His successor in the Amparo Foundation was his daughter Ángeles Espinosa Rugarcía, who served as president until her death. The foundation is currently directed by Javier Alonso Espinosa, Manuel Espinosa's grandson. Amparo Espinosa Rugarcía, Yglesias’ eldest daughter, is the president of the Espinosa Rugarcía Foundation (ESRU Foundation) and Demac, an organization devoted to women studies. His youngest daughter, Guadalupe, directs Monte Fenix Foundation, a clinic where health attention and psychotherapeutic services are provided for people with addictions related conditions.

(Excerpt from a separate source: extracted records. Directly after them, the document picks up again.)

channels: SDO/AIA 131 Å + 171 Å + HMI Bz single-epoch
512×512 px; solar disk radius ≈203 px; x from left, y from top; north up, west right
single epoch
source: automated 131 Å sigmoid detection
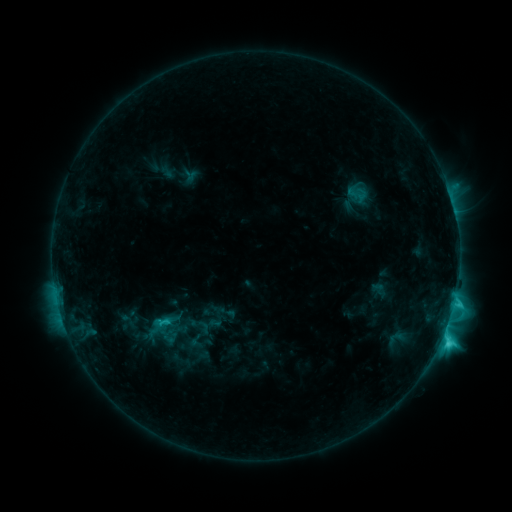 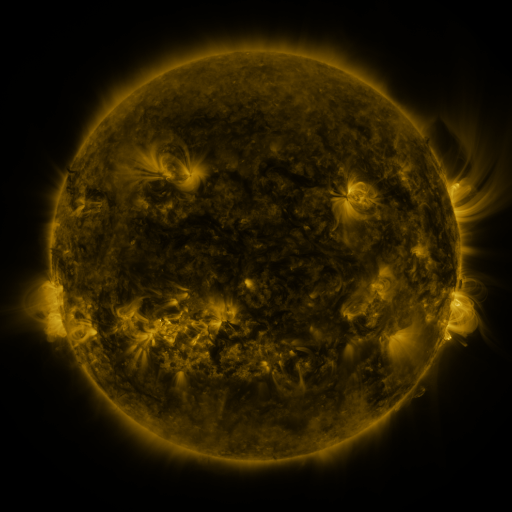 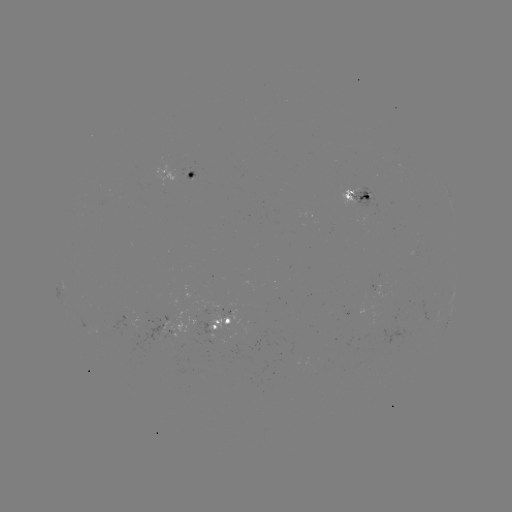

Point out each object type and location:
sigmoid: [193, 318, 214, 336]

=== Liberalism and social purpose: women's rights ===
The ideas of Yglesias were liberal and he had deep social convictions. He believed that the market was the best way to promote a country's development and structure the economy. But at the same time, he considered that the State should intervene to assure fair treatment and effectiveness for the general good. He also considered that competitivity and productivity were the engines of economic growth, and that it was indispensable to stimulate education to enhance people's development and social mobility. He thought that inflation mainly affects poor people and damages economic stability. Fiscal discipline and permanent investment accelerate growth and generate well paid jobs. He believed that it was indispensable to fight poverty through offering opportunities to people, especially women. His interests also included women’ rights many years before these issues became so relevant in public opinion. He believed that all persons, men and women, should be given the opportunity to fully develop as human beings. These convictions are embedded in the several foundations and charities that today are financed by his philanthropic legacy.